Manufacturing discontent

Matt Taibbi’s 2019 book “Hate, Inc.” also exposes the media’s hypocritical oversensitivity. While on the campaign trail in 2004, for example, Taibbi recalls receiving a complaint from the Washington Post’s Howard Kurtz after apparently breaking an unwritten rule by taking video of the press section without permission. Once again, the media establishment feels aggrieved over something it does all the time.

Taibbi’s book, subtitled “Why Today’s Media Makes Us Despise One Another,” shifts from the media’s fake alarmism over liberal causes to the newer, more damaging phenomenon of “manufacturing discontent” between Republicans and Democrats. Taibbi describes this as “selling siloed anger” to attract more clicks and views. He writes that today’s mass-media consumer is often given content that simply confirms their prejudices, “about whatever or whoever the villains of the day happened to be: foreigners, minorities, terrorists, the Clintons, Republicans, even corporations.”

Taibbi harshly criticizes figures like Sean Hannity and Rachel Maddow (each featured on his book’s cover). He especially criticizes Maddow, a former friend, for pushing the “Russiagate” conspiracy theory to cope with Donald Trump’s 2016 win. Taibbi’s friend Glenn Greenwald has commented on the seriousness of pushing such a pernicious lie, noting that it likely still fuels Democrats’ bloodlust for Russia’s defeat in its conflict with Ukraine.

It’s all activism now

Outlets like Maddow’s MSNBC essentially sell a “consumer product” to people, Taibbi notes. They offer viewers a “political safe space” that aligns with a specific political party. Media studies professor Andrey Mir explores this in his 2020 book “Postjournalism and the Death of Newspapers,” where he details how the media’s business model has changed in the post-internet era, altering how news is selected and reported.

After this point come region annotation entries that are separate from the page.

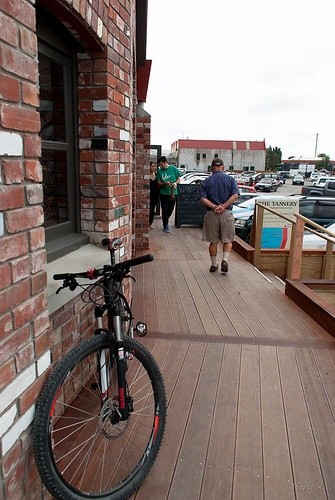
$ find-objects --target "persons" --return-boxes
[157,156,181,232]
[255,176,261,184]
[241,171,244,178]
[149,161,157,229]
[197,157,240,272]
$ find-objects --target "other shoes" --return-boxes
[210,264,218,272]
[150,225,154,229]
[164,225,170,232]
[221,260,228,272]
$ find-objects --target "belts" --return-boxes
[225,208,232,210]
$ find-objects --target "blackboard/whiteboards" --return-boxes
[175,183,207,228]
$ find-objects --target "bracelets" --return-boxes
[213,204,215,210]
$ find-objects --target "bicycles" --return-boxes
[30,237,169,500]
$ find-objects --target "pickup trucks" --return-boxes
[301,180,335,197]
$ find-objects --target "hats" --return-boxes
[212,157,224,166]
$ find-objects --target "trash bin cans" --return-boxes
[250,166,254,171]
[243,167,249,171]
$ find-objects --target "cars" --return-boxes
[292,174,304,185]
[237,185,257,194]
[177,168,290,187]
[313,177,335,187]
[255,178,278,192]
[230,193,335,250]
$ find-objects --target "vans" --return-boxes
[309,172,328,182]
[297,171,306,179]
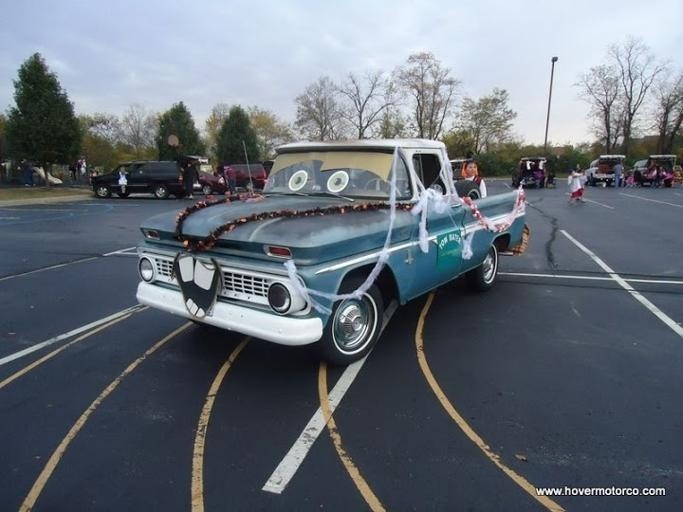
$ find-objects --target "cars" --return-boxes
[1,159,26,170]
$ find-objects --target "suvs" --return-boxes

Previously, leftist media analysts like Noam Chomsky argued that the establishment press skewed coverage to placate the wealthy elite (advertisers’ most coveted demographic). Now, the press skews coverage to cater to its activist readership. With advertisers moving to more efficient technologies like Facebook and Google — which control 80% of the advertising market — newspapers have turned to what Mir calls paid-up “members” and donors for revenue. These people, like everyone else, can read the news online for free but choose to give their money to outlets because they like what they say.

Treating such outlets as advocacy groups, Mir explains, means that only the largest publications — such as the New York Times and the Washington Post, the ones most capable of spreading the message — will attract support. What these “advocacy group members” are paying for, then, is not just to stay informed, but to push the outlet’s message and shape public opinion in the way they want it to be.

Previously beholden to corporate advertisers (again, Chomsky’s view), the legacy press is now dependent on the activists who fund it. As a result, daily story selection is driven by “the most resonating pressing social issues that could justify fundraising and stimulate readers to donate.” This process incentivizes journalism to “mutate into propaganda.” There is no fairness, balance, or impartiality — only straight advocacy for a hard-left agenda.

What it means for “save-the-world” types to now work for other “save-the-world” types is that expectations for the elite media to change should be even lower. To any conservative expecting the corporate left-wing media to come to their senses after Kamala Harris’ recent defeat and perhaps reduce their bias: It’s unlikely to happen any time soon.